Veröffentlicht von am Mrz 16, 2018 in Blog | 2 Kommentare
Eisklettern in Kolm-Saigurn

Mit einigen Skitouren-Höhenmetern in den Beinen und gefühlten 30kg Ausrüstung im Gepäck treffen wir an einem Sonntag Abend Ende Jänner auf der Sonnblickbasis in Kolm-Saigurn ein. Stephan Binder von Vertical Experience wartet bereits auf uns –ein bisschen gezeichnet von den letzten zwei Kurswochen (oder dem gestrigen Abschlussabend? ), aber dennoch voll motiviert und stets mit offenen Ohren für unsre Fragen. Zimmer beziehen, Abendessen, Erstkontakt mit unserem fürsorglichen Hüttenwirt  Hermann und los geht’s: Materialcheck. Die Steigeisen sitzen, die Eisgeräte sind verteilt und Eisschrauben gibt es auch genug. Was spricht also noch gegen einen kleinen Nachtausflug an den mit Flutlicht beleuchteten Eisturm vor der Haustüre? Müdigkeit zählt jedenfalls nicht als Ausrede und obwohl sich die ersten Meter im senkrechten Eis etwas ungewohnt anfühlen ist uns schnell klar: die nächsten drei Tage werden richtig spannend.

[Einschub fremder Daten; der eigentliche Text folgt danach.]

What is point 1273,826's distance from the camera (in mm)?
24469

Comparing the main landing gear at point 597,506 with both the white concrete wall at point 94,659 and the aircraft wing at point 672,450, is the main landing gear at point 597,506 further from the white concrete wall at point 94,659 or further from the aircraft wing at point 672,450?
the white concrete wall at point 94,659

Klettern wie die Katzen…miau!

Nach ausgiebigem Frühstück und tiefgehenden Beratungsgesprächen untereinander, wie viele Schichten und in welcher Reihenfolge wir sie am besten anziehen, stapfen wir Montagfrüh los. Das heutige Ziel ist der Barbarafall – 25 Minuten und 200 Meter über der Sonnblickbasis. Erste Eiskletterlektion: ja nicht Schwitzen beim Zustieg! Leichter gesagt als getan. Glücklicherweise gibt es nach dem Zustieg gar keine Zeit zum Auskühlen, denn der Boulderquergang ist schon vorbereitet und Steph weiß uns mit vielen Technikübungen am Vormittag zu beschäftigen. Nachdem sich unsre Körper schön langsam an die neuen Bewegungen gewöhnen, das Vertrauen in die Steigeisen wächst und die Eisgeräte anfangen zu beißen, geht es ans Topropen. Raupentechnik, Diagonaltechnik, Dreischritt-Rythmus, mit beiden, einem oder keinem Eisgerät – Schritt für Schritt verbessert sich unsere Technik. Die Zeit verfliegt und am späten Nachmittag fühlen wir uns schon ein bisschen wie richtige EiskletterInnen. Nach stärkenden Käsespätzle steht noch eine theoretische Einheit zu Eisqualität, verschiedenen Eisformation, Standplatzbau und Haltekräften im Eis am Programm. Dass Steph den Vortrag in der WLAN-Ecke hält, ist nur ein kleiner Grund für das wachsende Publikum – die interessanten Inhalte sicher ein großer.

Eisschauben setzen, Abalakov und Standplatz…check!

Wieder ein ausgiebiges Frühstück, auch die Anzieh-Routine stellt sich langsam ein. Der Fall der Wahl ist heute der Hauptfall. Nach zwei Einkletter-Routen beginnen wir, das am Vorabend gesammelte theoretische Wissen in die Praxis umzusetzen. Eisschrauben setzen – check. Eissanduhr fädeln – check. Standplätze in unterschiedlichen Eisqualitäten bauen – check. Alles klar für den Vorstieg! Moment… Vorstieg!? Okay, wir bauen einen Zwischenschritt ein und lassen die Eisschrauben in der Linie. Also Ruhe bewahren und los. Eigentlich geht es uns damit sehr gut, auch wenn uns Steph immer wieder an die Fersenstellung („nach unten!“) oder die richtige Ausholbewegung mit dem Eisgerät („schön von hinten!“) erinnern muss. Bevor wir an diesem Tag mit unsren Kräften ganz am Ende sind, schlägt sich so manch einer von uns sogar noch ohne vorgesetzte Eisschrauben hinauf – Respekt! Dann sind wir allerdings richtig leer – weniger in den Armen als im Kopf. Eiskletterlektion Nummer zwei: Eisklettern ist psychisch ganz schön anstrengend. Die Linsen und das Geschnetzelte sind deshalb ganz schön schnell aufgeputzt und wir machen uns einen letzten gemütlichen Abend in der Stube.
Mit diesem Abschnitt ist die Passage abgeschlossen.